[Opening Text segment section]
He made the genial Jeff Bridges hit
STARMAN in 1984 as "an apology for making THE THING," he says. "I think THE THING was a great movie. I was proud of it. But not only was my career in jeopardy, I'd been misunderstood, then ignored... Not that everybody else hasn't gone through this. I'm not special; it was just my time, and it was very public."

Carpenter muffles a hacking cough and reaches for another Marlboro, revealing the pallid, pencil thin arms of someone who apparently gets most of his nutrients from caffeine and nicotine. In conversation, he's gruff but amiable. There's something of the unreconstructed hippie about him, with his droopy moustache, his dry shock of gray hair, and his unvarnished manner. He and his wife, producer
Sandy King, have raised two boys, one of them the son of Kinks guitarist Dave Davies, a close friend.

The director, whose motto is "horror is rock-and-roll," believes that pulling off a straight-ahead horror flick is harder now. In the 80's, he says, the conventions of horror were appropriated by the mainstream and used so relentlessly that their power dissipated. There's also the problem of audience cynicism: "They know the hero's going to win... All they care about is the ride."

The self-referential SCREAM series, he says, is an exercise in "postmodern cynicism. It's giving a nod to people who think they are superior to the film. It's 'We've all seen these horror films, haven't we? But we're making one now, aren't we?' I come from a different era. We took what we were seeing seriously."

There were rumors on the set of VAMPIRES that the film would be Carpenter's last, a scenario that horror film buffs found scarier than any monster movie.

"I went up to him after a take and said, 'So, whaddya think?'" says Woods. "He said, 'You think I [care]? This is my last movie. I just want to stay home and read the paper.'"

Upon inquiring when it was that Carpenter first uttered that sentiment, Woods was told it was around the time of HALLOWEEN, the director's 1978 breakthrough.

But Carpenter may be a bit battle weary.

"Sure, I think about quitting," he says glumly. "But there's one simple rule: The love keeps bringing me back to it. I still love it. There's nothing else I could do very well."

He lets out a sigh masquerading as a wheeze. "I guess I could write, but it's too hard. This year is the first year I've taken off." (VAMPIRES was completed last fall. "I've got two projects I'm supposed to be doing, just three-page outlines, but I just keep watching TV."

Carpenter was born in Carthage, N.Y., but grew up - in a replica of Abe Lincoln's log-cabin birthplace, no less - in Bowling Green, Ky., where his father was a music professor. (Carpenter composes the scores for all of his films.)

"We were Northerners, and Dad was an intellectual, so we were completely out of step with the culture," he says. "There were racists, fundamentalists, and all these country boys always beating the [heck] out of me because I was differrent." This, he says, probably inspired the moods of seige and isolation that pervade his films. His works are also frequently marked by ambiguous endings, which he says reflects "my opinion about life. Hey, guess what: The bad sleep well!"

He admits to having been frustrated in earlier days. "I got into this business to make Westerns," he growls. "I didn't get into it to make horror movies. I got typecast. But once I got over that, I realized it's like John Wayne. I wrote one script for him back in the '70s. He always wanted to play heavies. He was tired of playing the good guy, but he said, 'Oh, they like me that way.' I'm like a good whore; I go where I'm pushed."

But Carpenter quickly brightens. "Look, the chances of anyone becoming a movie director are nearly zero. And secondly, becoming a movie director with his name over the title? The odds against that happening are overwhelming. The odds of anyone knowing who you are as a director and knowing your work is reserved for very few people. What are the chances of a skinny kid growing up in Kentucky, falling in love with cinema, and becoming a film director? I've been the luckiest man in the world, and I'm just happy that it happened to me."
[Closing Text segment section]
[Opening Given information section]
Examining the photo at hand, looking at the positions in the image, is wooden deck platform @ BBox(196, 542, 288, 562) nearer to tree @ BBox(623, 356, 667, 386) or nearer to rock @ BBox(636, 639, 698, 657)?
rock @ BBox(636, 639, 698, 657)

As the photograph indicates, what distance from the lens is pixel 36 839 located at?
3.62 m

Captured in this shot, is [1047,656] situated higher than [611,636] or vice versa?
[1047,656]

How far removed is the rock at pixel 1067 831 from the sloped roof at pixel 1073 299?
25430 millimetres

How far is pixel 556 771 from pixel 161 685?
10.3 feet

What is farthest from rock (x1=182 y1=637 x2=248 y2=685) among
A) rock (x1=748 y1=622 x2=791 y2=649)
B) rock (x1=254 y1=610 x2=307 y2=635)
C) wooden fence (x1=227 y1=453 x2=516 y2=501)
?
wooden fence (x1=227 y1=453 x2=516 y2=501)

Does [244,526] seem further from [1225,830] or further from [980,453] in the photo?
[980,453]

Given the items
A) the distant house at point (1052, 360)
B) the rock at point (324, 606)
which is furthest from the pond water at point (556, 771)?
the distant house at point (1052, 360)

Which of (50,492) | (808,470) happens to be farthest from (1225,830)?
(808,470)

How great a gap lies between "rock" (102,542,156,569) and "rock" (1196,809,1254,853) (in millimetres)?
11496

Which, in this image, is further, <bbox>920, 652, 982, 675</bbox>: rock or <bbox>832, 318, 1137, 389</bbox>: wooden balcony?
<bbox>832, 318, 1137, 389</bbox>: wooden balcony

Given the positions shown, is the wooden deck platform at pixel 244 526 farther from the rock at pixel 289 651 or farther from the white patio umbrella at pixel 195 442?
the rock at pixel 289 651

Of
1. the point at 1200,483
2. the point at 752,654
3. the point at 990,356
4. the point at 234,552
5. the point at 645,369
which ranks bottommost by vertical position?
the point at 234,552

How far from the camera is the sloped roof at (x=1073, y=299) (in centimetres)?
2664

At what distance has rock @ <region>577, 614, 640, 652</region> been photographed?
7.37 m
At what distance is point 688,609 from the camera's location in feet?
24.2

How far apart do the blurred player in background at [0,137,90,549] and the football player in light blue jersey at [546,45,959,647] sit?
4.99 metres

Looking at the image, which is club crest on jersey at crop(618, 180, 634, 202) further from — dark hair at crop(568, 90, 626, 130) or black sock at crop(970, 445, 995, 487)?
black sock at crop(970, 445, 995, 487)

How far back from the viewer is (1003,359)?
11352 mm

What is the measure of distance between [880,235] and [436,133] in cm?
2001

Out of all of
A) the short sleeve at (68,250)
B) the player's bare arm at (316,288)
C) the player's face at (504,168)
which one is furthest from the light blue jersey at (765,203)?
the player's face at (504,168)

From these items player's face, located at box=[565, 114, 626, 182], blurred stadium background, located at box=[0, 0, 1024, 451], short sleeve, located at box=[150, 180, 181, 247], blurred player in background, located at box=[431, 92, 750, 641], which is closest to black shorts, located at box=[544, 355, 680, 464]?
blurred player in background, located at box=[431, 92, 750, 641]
[Closing Given information section]
Things to do:
**A.** Which film titles appear in all capital letters in the John Carpenter text? List each title once.
**B.** Repeat, word for word, the stretch of the John Carpenter text from "He made the" through "a close friend.".

Answers to each task:
**A.**
STARMAN
THE THING
SCREAM
VAMPIRES
HALLOWEEN

**B.**
He made the genial Jeff Bridges hit
STARMAN in 1984 as "an apology for making THE THING," he says. "I think THE THING was a great movie. I was proud of it. But not only was my career in jeopardy, I'd been misunderstood, then ignored... Not that everybody else hasn't gone through this. I'm not special; it was just my time, and it was very public."

Carpenter muffles a hacking cough and reaches for another Marlboro, revealing the pallid, pencil thin arms of someone who apparently gets most of his nutrients from caffeine and nicotine. In conversation, he's gruff but amiable. There's something of the unreconstructed hippie about him, with his droopy moustache, his dry shock of gray hair, and his unvarnished manner. He and his wife, producer
Sandy King, have raised two boys, one of them the son of Kinks guitarist Dave Davies, a close friend.